Additionally, the United States must continue to signal to cyber adversaries there will be offensive costs imposed when actions such as these are taken, including consequences for those that provide safe harbor to these groups.

Keep Our Energy and Infrastructure Markets Free and Diversified

Americans get 80% of their total energy from fossil fuels. Petroleum fuels 90% of transportation in the U.S. The extent to which Americans use conventional fuels to get around was made abundantly clear after the Colonial Pipeline attack.

In fact, the gas shortage led some to argue that even more regulation is needed to wean Americans off gasoline and to subsidize alternative fuels and electric vehicles. That certainly is what the $2.4 trillion American Jobs Plan is all about.

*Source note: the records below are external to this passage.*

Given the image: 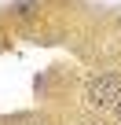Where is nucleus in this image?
I'll return each mask as SVG.
<instances>
[{
    "label": "nucleus",
    "instance_id": "obj_2",
    "mask_svg": "<svg viewBox=\"0 0 121 125\" xmlns=\"http://www.w3.org/2000/svg\"><path fill=\"white\" fill-rule=\"evenodd\" d=\"M114 114H117V118H121V103H117V107H114Z\"/></svg>",
    "mask_w": 121,
    "mask_h": 125
},
{
    "label": "nucleus",
    "instance_id": "obj_1",
    "mask_svg": "<svg viewBox=\"0 0 121 125\" xmlns=\"http://www.w3.org/2000/svg\"><path fill=\"white\" fill-rule=\"evenodd\" d=\"M84 99L95 110H114L121 103V77L117 74H92L84 85Z\"/></svg>",
    "mask_w": 121,
    "mask_h": 125
}]
</instances>
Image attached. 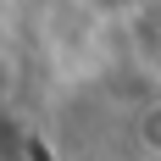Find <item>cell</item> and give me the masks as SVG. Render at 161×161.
I'll return each mask as SVG.
<instances>
[{"label":"cell","mask_w":161,"mask_h":161,"mask_svg":"<svg viewBox=\"0 0 161 161\" xmlns=\"http://www.w3.org/2000/svg\"><path fill=\"white\" fill-rule=\"evenodd\" d=\"M78 6H89V11H100V17H128V11H139V6H150V0H78Z\"/></svg>","instance_id":"1"}]
</instances>
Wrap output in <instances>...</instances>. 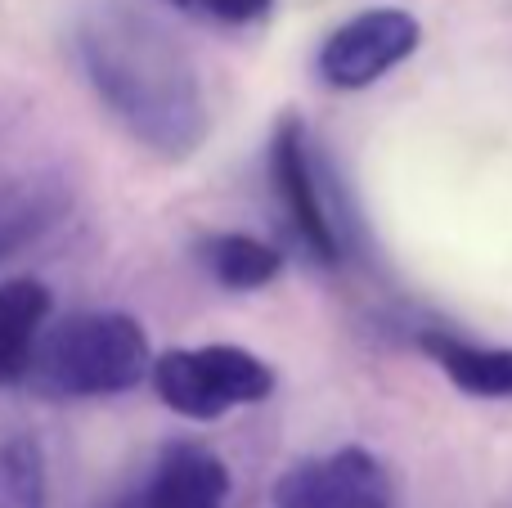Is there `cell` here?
I'll return each instance as SVG.
<instances>
[{
	"label": "cell",
	"instance_id": "10",
	"mask_svg": "<svg viewBox=\"0 0 512 508\" xmlns=\"http://www.w3.org/2000/svg\"><path fill=\"white\" fill-rule=\"evenodd\" d=\"M418 347L459 392L481 401H512V347H477L454 333H423Z\"/></svg>",
	"mask_w": 512,
	"mask_h": 508
},
{
	"label": "cell",
	"instance_id": "1",
	"mask_svg": "<svg viewBox=\"0 0 512 508\" xmlns=\"http://www.w3.org/2000/svg\"><path fill=\"white\" fill-rule=\"evenodd\" d=\"M77 50L99 104L135 144L167 162H185L203 149L212 131L203 81L185 45L158 18L108 0L86 14Z\"/></svg>",
	"mask_w": 512,
	"mask_h": 508
},
{
	"label": "cell",
	"instance_id": "11",
	"mask_svg": "<svg viewBox=\"0 0 512 508\" xmlns=\"http://www.w3.org/2000/svg\"><path fill=\"white\" fill-rule=\"evenodd\" d=\"M198 261L230 293H256V288L274 284L283 270L279 248L252 239V234H207L198 243Z\"/></svg>",
	"mask_w": 512,
	"mask_h": 508
},
{
	"label": "cell",
	"instance_id": "6",
	"mask_svg": "<svg viewBox=\"0 0 512 508\" xmlns=\"http://www.w3.org/2000/svg\"><path fill=\"white\" fill-rule=\"evenodd\" d=\"M230 468L203 441H171L108 508H230Z\"/></svg>",
	"mask_w": 512,
	"mask_h": 508
},
{
	"label": "cell",
	"instance_id": "9",
	"mask_svg": "<svg viewBox=\"0 0 512 508\" xmlns=\"http://www.w3.org/2000/svg\"><path fill=\"white\" fill-rule=\"evenodd\" d=\"M54 315V297L41 279H5L0 284V387L27 383L36 342Z\"/></svg>",
	"mask_w": 512,
	"mask_h": 508
},
{
	"label": "cell",
	"instance_id": "2",
	"mask_svg": "<svg viewBox=\"0 0 512 508\" xmlns=\"http://www.w3.org/2000/svg\"><path fill=\"white\" fill-rule=\"evenodd\" d=\"M149 333L126 311H77L50 320L36 342L27 387L45 401H104L149 378Z\"/></svg>",
	"mask_w": 512,
	"mask_h": 508
},
{
	"label": "cell",
	"instance_id": "12",
	"mask_svg": "<svg viewBox=\"0 0 512 508\" xmlns=\"http://www.w3.org/2000/svg\"><path fill=\"white\" fill-rule=\"evenodd\" d=\"M0 508H50L45 450L27 432L0 437Z\"/></svg>",
	"mask_w": 512,
	"mask_h": 508
},
{
	"label": "cell",
	"instance_id": "13",
	"mask_svg": "<svg viewBox=\"0 0 512 508\" xmlns=\"http://www.w3.org/2000/svg\"><path fill=\"white\" fill-rule=\"evenodd\" d=\"M274 0H180V9L189 14H203L212 23H225V27H243V23H256V18L270 14Z\"/></svg>",
	"mask_w": 512,
	"mask_h": 508
},
{
	"label": "cell",
	"instance_id": "8",
	"mask_svg": "<svg viewBox=\"0 0 512 508\" xmlns=\"http://www.w3.org/2000/svg\"><path fill=\"white\" fill-rule=\"evenodd\" d=\"M72 212V189L63 176L36 171V176L0 180V266L32 252L50 239Z\"/></svg>",
	"mask_w": 512,
	"mask_h": 508
},
{
	"label": "cell",
	"instance_id": "7",
	"mask_svg": "<svg viewBox=\"0 0 512 508\" xmlns=\"http://www.w3.org/2000/svg\"><path fill=\"white\" fill-rule=\"evenodd\" d=\"M270 176L274 189H279L283 216H288L297 243L310 252L315 261L333 266L342 257V239H337V225L328 221L324 198H319V180L315 167H310V144H306V126L301 117H279L270 135Z\"/></svg>",
	"mask_w": 512,
	"mask_h": 508
},
{
	"label": "cell",
	"instance_id": "5",
	"mask_svg": "<svg viewBox=\"0 0 512 508\" xmlns=\"http://www.w3.org/2000/svg\"><path fill=\"white\" fill-rule=\"evenodd\" d=\"M274 508H396V486L373 450L346 446L292 464L274 486Z\"/></svg>",
	"mask_w": 512,
	"mask_h": 508
},
{
	"label": "cell",
	"instance_id": "3",
	"mask_svg": "<svg viewBox=\"0 0 512 508\" xmlns=\"http://www.w3.org/2000/svg\"><path fill=\"white\" fill-rule=\"evenodd\" d=\"M149 383L158 401L180 419L212 423L243 405H261L274 392V369L248 347L207 342V347H176L153 356Z\"/></svg>",
	"mask_w": 512,
	"mask_h": 508
},
{
	"label": "cell",
	"instance_id": "4",
	"mask_svg": "<svg viewBox=\"0 0 512 508\" xmlns=\"http://www.w3.org/2000/svg\"><path fill=\"white\" fill-rule=\"evenodd\" d=\"M423 41V27L409 9L382 5L346 18L319 50V77L333 90H364L405 63Z\"/></svg>",
	"mask_w": 512,
	"mask_h": 508
},
{
	"label": "cell",
	"instance_id": "14",
	"mask_svg": "<svg viewBox=\"0 0 512 508\" xmlns=\"http://www.w3.org/2000/svg\"><path fill=\"white\" fill-rule=\"evenodd\" d=\"M167 5H180V0H167Z\"/></svg>",
	"mask_w": 512,
	"mask_h": 508
}]
</instances>
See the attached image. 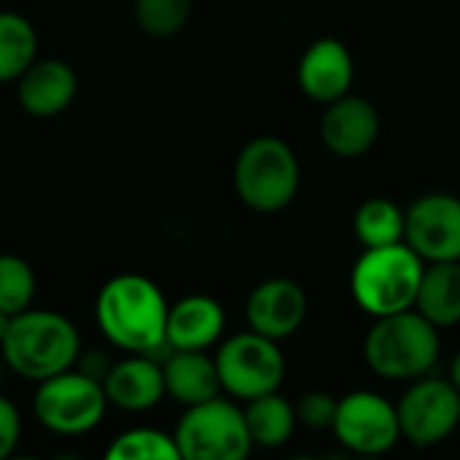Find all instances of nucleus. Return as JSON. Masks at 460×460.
Wrapping results in <instances>:
<instances>
[{"instance_id":"393cba45","label":"nucleus","mask_w":460,"mask_h":460,"mask_svg":"<svg viewBox=\"0 0 460 460\" xmlns=\"http://www.w3.org/2000/svg\"><path fill=\"white\" fill-rule=\"evenodd\" d=\"M35 296V272L32 267L13 253H0V310L16 315L32 305Z\"/></svg>"},{"instance_id":"dca6fc26","label":"nucleus","mask_w":460,"mask_h":460,"mask_svg":"<svg viewBox=\"0 0 460 460\" xmlns=\"http://www.w3.org/2000/svg\"><path fill=\"white\" fill-rule=\"evenodd\" d=\"M16 81L19 105L35 119H51L62 113L78 92V78L62 59L32 62Z\"/></svg>"},{"instance_id":"f3484780","label":"nucleus","mask_w":460,"mask_h":460,"mask_svg":"<svg viewBox=\"0 0 460 460\" xmlns=\"http://www.w3.org/2000/svg\"><path fill=\"white\" fill-rule=\"evenodd\" d=\"M224 307L205 294H191L167 310L164 340L172 350H208L224 334Z\"/></svg>"},{"instance_id":"a211bd4d","label":"nucleus","mask_w":460,"mask_h":460,"mask_svg":"<svg viewBox=\"0 0 460 460\" xmlns=\"http://www.w3.org/2000/svg\"><path fill=\"white\" fill-rule=\"evenodd\" d=\"M162 375L164 394L186 407L221 396L216 358H210L205 350H170L162 361Z\"/></svg>"},{"instance_id":"cd10ccee","label":"nucleus","mask_w":460,"mask_h":460,"mask_svg":"<svg viewBox=\"0 0 460 460\" xmlns=\"http://www.w3.org/2000/svg\"><path fill=\"white\" fill-rule=\"evenodd\" d=\"M453 385H456V391L460 394V350L456 353V358H453V364H450V377H447Z\"/></svg>"},{"instance_id":"f03ea898","label":"nucleus","mask_w":460,"mask_h":460,"mask_svg":"<svg viewBox=\"0 0 460 460\" xmlns=\"http://www.w3.org/2000/svg\"><path fill=\"white\" fill-rule=\"evenodd\" d=\"M5 367L24 380L40 383L70 369L81 356V337L73 321L54 310H22L0 342Z\"/></svg>"},{"instance_id":"39448f33","label":"nucleus","mask_w":460,"mask_h":460,"mask_svg":"<svg viewBox=\"0 0 460 460\" xmlns=\"http://www.w3.org/2000/svg\"><path fill=\"white\" fill-rule=\"evenodd\" d=\"M302 170L294 148L275 137H253L234 162V189L245 208L256 213H278L288 208L299 191Z\"/></svg>"},{"instance_id":"4be33fe9","label":"nucleus","mask_w":460,"mask_h":460,"mask_svg":"<svg viewBox=\"0 0 460 460\" xmlns=\"http://www.w3.org/2000/svg\"><path fill=\"white\" fill-rule=\"evenodd\" d=\"M38 51L35 27L13 11H0V81H16Z\"/></svg>"},{"instance_id":"f257e3e1","label":"nucleus","mask_w":460,"mask_h":460,"mask_svg":"<svg viewBox=\"0 0 460 460\" xmlns=\"http://www.w3.org/2000/svg\"><path fill=\"white\" fill-rule=\"evenodd\" d=\"M167 299L162 288L146 275H116L111 278L94 302V318L102 337L127 353L154 356L167 345Z\"/></svg>"},{"instance_id":"423d86ee","label":"nucleus","mask_w":460,"mask_h":460,"mask_svg":"<svg viewBox=\"0 0 460 460\" xmlns=\"http://www.w3.org/2000/svg\"><path fill=\"white\" fill-rule=\"evenodd\" d=\"M172 437L181 460H243L253 450L245 412L224 396L186 407Z\"/></svg>"},{"instance_id":"0eeeda50","label":"nucleus","mask_w":460,"mask_h":460,"mask_svg":"<svg viewBox=\"0 0 460 460\" xmlns=\"http://www.w3.org/2000/svg\"><path fill=\"white\" fill-rule=\"evenodd\" d=\"M108 396L100 380L86 372L65 369L38 383L32 412L43 429L59 437H78L97 429L105 418Z\"/></svg>"},{"instance_id":"aec40b11","label":"nucleus","mask_w":460,"mask_h":460,"mask_svg":"<svg viewBox=\"0 0 460 460\" xmlns=\"http://www.w3.org/2000/svg\"><path fill=\"white\" fill-rule=\"evenodd\" d=\"M245 404L248 407L243 412H245V426H248L253 447L275 450V447H283L294 437L296 423H299L296 407L288 399H283L278 391L256 396Z\"/></svg>"},{"instance_id":"9d476101","label":"nucleus","mask_w":460,"mask_h":460,"mask_svg":"<svg viewBox=\"0 0 460 460\" xmlns=\"http://www.w3.org/2000/svg\"><path fill=\"white\" fill-rule=\"evenodd\" d=\"M332 431L356 456H383L402 439L396 404L375 391H350L337 399Z\"/></svg>"},{"instance_id":"a878e982","label":"nucleus","mask_w":460,"mask_h":460,"mask_svg":"<svg viewBox=\"0 0 460 460\" xmlns=\"http://www.w3.org/2000/svg\"><path fill=\"white\" fill-rule=\"evenodd\" d=\"M337 399L326 391H310L296 404V420L307 429H332Z\"/></svg>"},{"instance_id":"5701e85b","label":"nucleus","mask_w":460,"mask_h":460,"mask_svg":"<svg viewBox=\"0 0 460 460\" xmlns=\"http://www.w3.org/2000/svg\"><path fill=\"white\" fill-rule=\"evenodd\" d=\"M111 460H181L175 437L156 429H129L105 450Z\"/></svg>"},{"instance_id":"f8f14e48","label":"nucleus","mask_w":460,"mask_h":460,"mask_svg":"<svg viewBox=\"0 0 460 460\" xmlns=\"http://www.w3.org/2000/svg\"><path fill=\"white\" fill-rule=\"evenodd\" d=\"M307 318V294L291 278H270L259 283L245 302L248 329L283 342L294 337Z\"/></svg>"},{"instance_id":"ddd939ff","label":"nucleus","mask_w":460,"mask_h":460,"mask_svg":"<svg viewBox=\"0 0 460 460\" xmlns=\"http://www.w3.org/2000/svg\"><path fill=\"white\" fill-rule=\"evenodd\" d=\"M377 137L380 113L369 100L348 92L326 105V113L321 119V140L332 154L342 159H356L367 154L377 143Z\"/></svg>"},{"instance_id":"2eb2a0df","label":"nucleus","mask_w":460,"mask_h":460,"mask_svg":"<svg viewBox=\"0 0 460 460\" xmlns=\"http://www.w3.org/2000/svg\"><path fill=\"white\" fill-rule=\"evenodd\" d=\"M102 388L108 404H116L127 412H146L167 396L162 361L146 353H132L111 364L108 375L102 377Z\"/></svg>"},{"instance_id":"6ab92c4d","label":"nucleus","mask_w":460,"mask_h":460,"mask_svg":"<svg viewBox=\"0 0 460 460\" xmlns=\"http://www.w3.org/2000/svg\"><path fill=\"white\" fill-rule=\"evenodd\" d=\"M415 310L437 329L460 323V261H429L423 267Z\"/></svg>"},{"instance_id":"7ed1b4c3","label":"nucleus","mask_w":460,"mask_h":460,"mask_svg":"<svg viewBox=\"0 0 460 460\" xmlns=\"http://www.w3.org/2000/svg\"><path fill=\"white\" fill-rule=\"evenodd\" d=\"M439 353V329L415 307L375 318L364 340V358L369 369L391 383H412L429 375L437 367Z\"/></svg>"},{"instance_id":"c756f323","label":"nucleus","mask_w":460,"mask_h":460,"mask_svg":"<svg viewBox=\"0 0 460 460\" xmlns=\"http://www.w3.org/2000/svg\"><path fill=\"white\" fill-rule=\"evenodd\" d=\"M3 367H5V358H3V350H0V375H3Z\"/></svg>"},{"instance_id":"c85d7f7f","label":"nucleus","mask_w":460,"mask_h":460,"mask_svg":"<svg viewBox=\"0 0 460 460\" xmlns=\"http://www.w3.org/2000/svg\"><path fill=\"white\" fill-rule=\"evenodd\" d=\"M11 318H13V315H8V313L0 310V342H3V337H5V332H8V326H11Z\"/></svg>"},{"instance_id":"9b49d317","label":"nucleus","mask_w":460,"mask_h":460,"mask_svg":"<svg viewBox=\"0 0 460 460\" xmlns=\"http://www.w3.org/2000/svg\"><path fill=\"white\" fill-rule=\"evenodd\" d=\"M404 243L429 261L460 259V197L431 191L404 210Z\"/></svg>"},{"instance_id":"20e7f679","label":"nucleus","mask_w":460,"mask_h":460,"mask_svg":"<svg viewBox=\"0 0 460 460\" xmlns=\"http://www.w3.org/2000/svg\"><path fill=\"white\" fill-rule=\"evenodd\" d=\"M423 267L426 261L407 243L364 248L350 272V294L372 318L410 310L415 307Z\"/></svg>"},{"instance_id":"412c9836","label":"nucleus","mask_w":460,"mask_h":460,"mask_svg":"<svg viewBox=\"0 0 460 460\" xmlns=\"http://www.w3.org/2000/svg\"><path fill=\"white\" fill-rule=\"evenodd\" d=\"M353 234L364 248H383L404 243V210L385 197H372L361 202L353 216Z\"/></svg>"},{"instance_id":"1a4fd4ad","label":"nucleus","mask_w":460,"mask_h":460,"mask_svg":"<svg viewBox=\"0 0 460 460\" xmlns=\"http://www.w3.org/2000/svg\"><path fill=\"white\" fill-rule=\"evenodd\" d=\"M399 431L412 447H434L460 426V394L450 380L418 377L396 404Z\"/></svg>"},{"instance_id":"4468645a","label":"nucleus","mask_w":460,"mask_h":460,"mask_svg":"<svg viewBox=\"0 0 460 460\" xmlns=\"http://www.w3.org/2000/svg\"><path fill=\"white\" fill-rule=\"evenodd\" d=\"M302 92L321 105H329L350 92L356 78L353 54L337 38H321L307 46L296 70Z\"/></svg>"},{"instance_id":"6e6552de","label":"nucleus","mask_w":460,"mask_h":460,"mask_svg":"<svg viewBox=\"0 0 460 460\" xmlns=\"http://www.w3.org/2000/svg\"><path fill=\"white\" fill-rule=\"evenodd\" d=\"M221 391L240 402L272 394L286 377V358L275 340L256 332L229 337L216 353Z\"/></svg>"},{"instance_id":"b1692460","label":"nucleus","mask_w":460,"mask_h":460,"mask_svg":"<svg viewBox=\"0 0 460 460\" xmlns=\"http://www.w3.org/2000/svg\"><path fill=\"white\" fill-rule=\"evenodd\" d=\"M194 11V0H135V16L146 35L172 38Z\"/></svg>"},{"instance_id":"bb28decb","label":"nucleus","mask_w":460,"mask_h":460,"mask_svg":"<svg viewBox=\"0 0 460 460\" xmlns=\"http://www.w3.org/2000/svg\"><path fill=\"white\" fill-rule=\"evenodd\" d=\"M22 437V418L16 412V407L0 396V460H5L19 445Z\"/></svg>"},{"instance_id":"7c9ffc66","label":"nucleus","mask_w":460,"mask_h":460,"mask_svg":"<svg viewBox=\"0 0 460 460\" xmlns=\"http://www.w3.org/2000/svg\"><path fill=\"white\" fill-rule=\"evenodd\" d=\"M458 261H460V259H458Z\"/></svg>"}]
</instances>
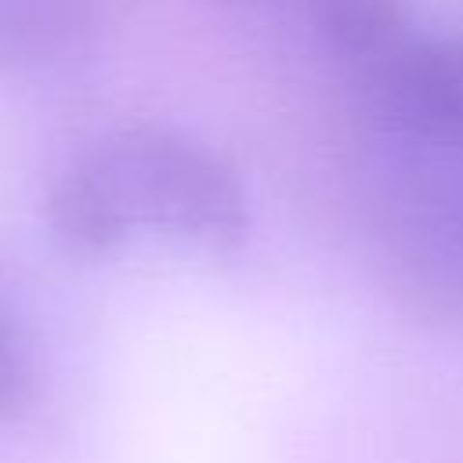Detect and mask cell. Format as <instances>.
<instances>
[{
  "label": "cell",
  "instance_id": "cell-3",
  "mask_svg": "<svg viewBox=\"0 0 463 463\" xmlns=\"http://www.w3.org/2000/svg\"><path fill=\"white\" fill-rule=\"evenodd\" d=\"M98 0H0V69L65 54L94 22Z\"/></svg>",
  "mask_w": 463,
  "mask_h": 463
},
{
  "label": "cell",
  "instance_id": "cell-4",
  "mask_svg": "<svg viewBox=\"0 0 463 463\" xmlns=\"http://www.w3.org/2000/svg\"><path fill=\"white\" fill-rule=\"evenodd\" d=\"M311 22L340 54L376 65L405 43V14L398 0H307Z\"/></svg>",
  "mask_w": 463,
  "mask_h": 463
},
{
  "label": "cell",
  "instance_id": "cell-5",
  "mask_svg": "<svg viewBox=\"0 0 463 463\" xmlns=\"http://www.w3.org/2000/svg\"><path fill=\"white\" fill-rule=\"evenodd\" d=\"M33 365L18 340V329L0 300V420H14L33 402Z\"/></svg>",
  "mask_w": 463,
  "mask_h": 463
},
{
  "label": "cell",
  "instance_id": "cell-2",
  "mask_svg": "<svg viewBox=\"0 0 463 463\" xmlns=\"http://www.w3.org/2000/svg\"><path fill=\"white\" fill-rule=\"evenodd\" d=\"M369 101L394 137L463 148V40H405L369 65Z\"/></svg>",
  "mask_w": 463,
  "mask_h": 463
},
{
  "label": "cell",
  "instance_id": "cell-1",
  "mask_svg": "<svg viewBox=\"0 0 463 463\" xmlns=\"http://www.w3.org/2000/svg\"><path fill=\"white\" fill-rule=\"evenodd\" d=\"M51 224L80 253H105L134 228L228 253L246 239L250 210L235 170L206 145L166 127H127L61 174Z\"/></svg>",
  "mask_w": 463,
  "mask_h": 463
}]
</instances>
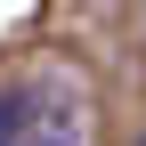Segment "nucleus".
<instances>
[{
	"mask_svg": "<svg viewBox=\"0 0 146 146\" xmlns=\"http://www.w3.org/2000/svg\"><path fill=\"white\" fill-rule=\"evenodd\" d=\"M25 130H33V98L25 89H0V146H25Z\"/></svg>",
	"mask_w": 146,
	"mask_h": 146,
	"instance_id": "nucleus-1",
	"label": "nucleus"
},
{
	"mask_svg": "<svg viewBox=\"0 0 146 146\" xmlns=\"http://www.w3.org/2000/svg\"><path fill=\"white\" fill-rule=\"evenodd\" d=\"M130 146H146V130H138V138H130Z\"/></svg>",
	"mask_w": 146,
	"mask_h": 146,
	"instance_id": "nucleus-3",
	"label": "nucleus"
},
{
	"mask_svg": "<svg viewBox=\"0 0 146 146\" xmlns=\"http://www.w3.org/2000/svg\"><path fill=\"white\" fill-rule=\"evenodd\" d=\"M25 146H81V138H73V122H65V130L49 122V130H25Z\"/></svg>",
	"mask_w": 146,
	"mask_h": 146,
	"instance_id": "nucleus-2",
	"label": "nucleus"
}]
</instances>
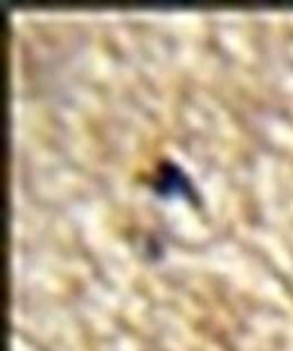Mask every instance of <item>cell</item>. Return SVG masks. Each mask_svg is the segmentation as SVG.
Listing matches in <instances>:
<instances>
[{
  "label": "cell",
  "instance_id": "1",
  "mask_svg": "<svg viewBox=\"0 0 293 351\" xmlns=\"http://www.w3.org/2000/svg\"><path fill=\"white\" fill-rule=\"evenodd\" d=\"M154 189H158L165 196H178V194H189L192 187L176 165L172 162H161L156 169V180H154Z\"/></svg>",
  "mask_w": 293,
  "mask_h": 351
}]
</instances>
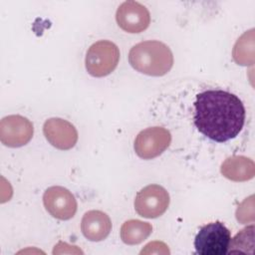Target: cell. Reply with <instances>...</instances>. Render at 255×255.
Instances as JSON below:
<instances>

Such a proposal ignores the lessons of history. In a matter of less than a decade, the U.S. went from projections in the early 2000s of energy shortages to being the largest producer of oil in the world. The U.S. exported more petroleum than it imported in 2020, and petroleum production exceeded total consumption. That hasn’t happened since 1949, and it’s hard to overstate how revolutionary that is for domestic and international oil markets.  

The costly subsidies and regulatory mandates for renewable fuels in the Energy Policy Act of 2005 didn’t flip projections of energy shortages into abundance. It was George Mitchell and his company’s innovations to achieve affordable hydraulic fracturing technology. America has a wealth of oil—from which petroleum products like gasoline are derived—but it can do little good if left underground.

Further, the Colonial Pipeline crisis provides a powerful lesson in the same way that the Texas blackouts did in February. Robust, diverse energy infrastructure and supply are good for America. Too many politicians demonize oil and pipelines, and have preferred to orient the energy sector around catchy political slogans with arbitrary deadlines—putting them in direct conflict with the well-being of their constituents.

States, Congress, and the Biden administration ought to use this inflection point to get rid of or reform laws and regulations that unnecessarily cause rigidity in fuel production and supply. States and federal agencies that issued waivers and regulatory relief to ease fuel supply should strongly consider whether those regulations are even necessary at all.

Here are the issues that should be at the top of the list of federal reforms:

Reforming many of these laws and accompanying regulations would benefit not just the oil infrastructure and supply, but also renewable energy deployment. Some even had the limited support of the Obama administration.

The Need to Prevent Real Consequences

The Colonial Pipeline ordeal has shown that Americans face real consequences when cybercriminals attack our infrastructure. In times like this, the proper response is not to panic or to advocate expanding government’s control.

Rather, the government should aid—not micromanage—the private sector and help build a layered cybersecurity response that isn’t bloated with bureaucracy. At the same time, the government can promote a resilient energy and infrastructure economy by further opening both markets and keeping them free and diversified.